* [Условие задания]
Воспроизведите дословно часть интервью между словами «Двое сыновей живут» и «друг ко другу?», включая их.

* [Отрывок]
------------------------------------------------

Вот я с серьгой в ухе. Я об этом думаю? Я об этом не думаю. Если я иду в храм, где бабушки или там еще кто-то, я ее сниму не потому, что она что-то несет в себе, а потому что я чувствую, что бабушка будет обращать на это внимание. Ей это будет мешать, мне это не мешает.
Двое сыновей живут со мной
– У вас пятеро детей, непростой опыт отношений с их мамой. Что помогает мужу и жене сохранить тепло и уважение друг ко другу?
– Ну вот вы сами и ответили. Тепло и уважение помогают сохранить эти самые отношения. У меня не получилось, брак распался.
Но со мной живут дети, Иван, ему 12 лет, и Федор, ему 8. С мамой встречаются на выходных. А девочка, Мария, ей 16, живет с мамой. Ну, и со старшими от первого брака я тоже поддерживаю связь.
– Что главное вы хотели бы видеть в своих детях?
– Ответственность и уважение. Это может выражаться в мелочах. Например, если ты опаздываешь, ты проявляешь неуважение. Когда я учился в Институте культуры, у нас, театралов, была расхожая фраза: «Важно не то, что ты опоздал, а то, что ты позволил себе опоздать». Мне кажется, важно учить подростка это чувствовать: позволил он себе нечто в отношении другого или не позволил.
Свои занятия мои дети выбирают сами. Например, дочка в маленьком возрасте захотела стать балериной, она плакала во время этих трудных растяжек. Я никогда в жизни ее не заставлял это делать. Но сейчас она прекрасная танцовщица.

------------------------------------------------

* [Раздел данных]
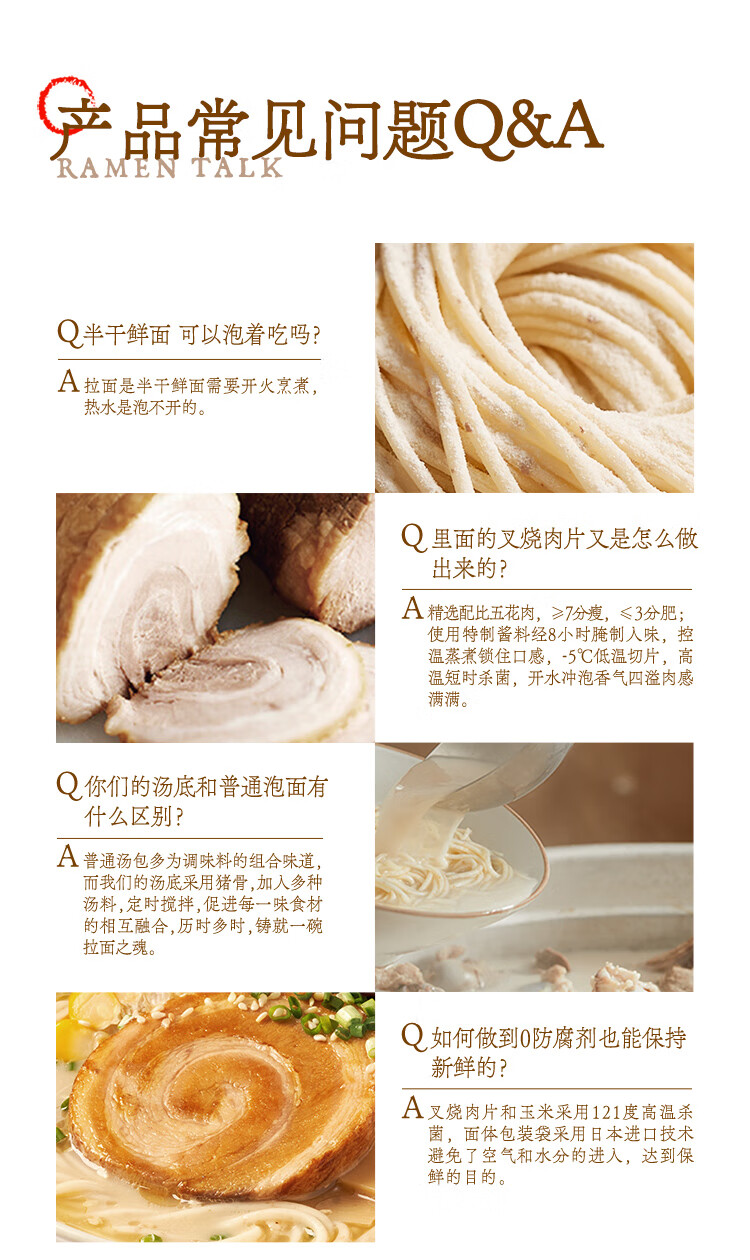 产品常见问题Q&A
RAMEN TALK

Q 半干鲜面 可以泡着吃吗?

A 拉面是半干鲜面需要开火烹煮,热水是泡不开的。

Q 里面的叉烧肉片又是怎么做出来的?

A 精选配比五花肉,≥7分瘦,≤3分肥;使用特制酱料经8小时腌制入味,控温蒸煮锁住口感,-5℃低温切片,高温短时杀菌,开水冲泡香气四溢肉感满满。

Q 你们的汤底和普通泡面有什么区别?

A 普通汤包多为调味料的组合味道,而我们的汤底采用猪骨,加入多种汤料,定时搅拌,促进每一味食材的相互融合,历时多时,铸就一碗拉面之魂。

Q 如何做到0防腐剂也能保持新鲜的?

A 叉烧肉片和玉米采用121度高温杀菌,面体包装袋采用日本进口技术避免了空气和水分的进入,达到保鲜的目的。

------------------------------------------------

* [Ответ на задание]
Двое сыновей живут со мной
– У вас пятеро детей, непростой опыт отношений с их мамой. Что помогает мужу и жене сохранить тепло и уважение друг ко другу?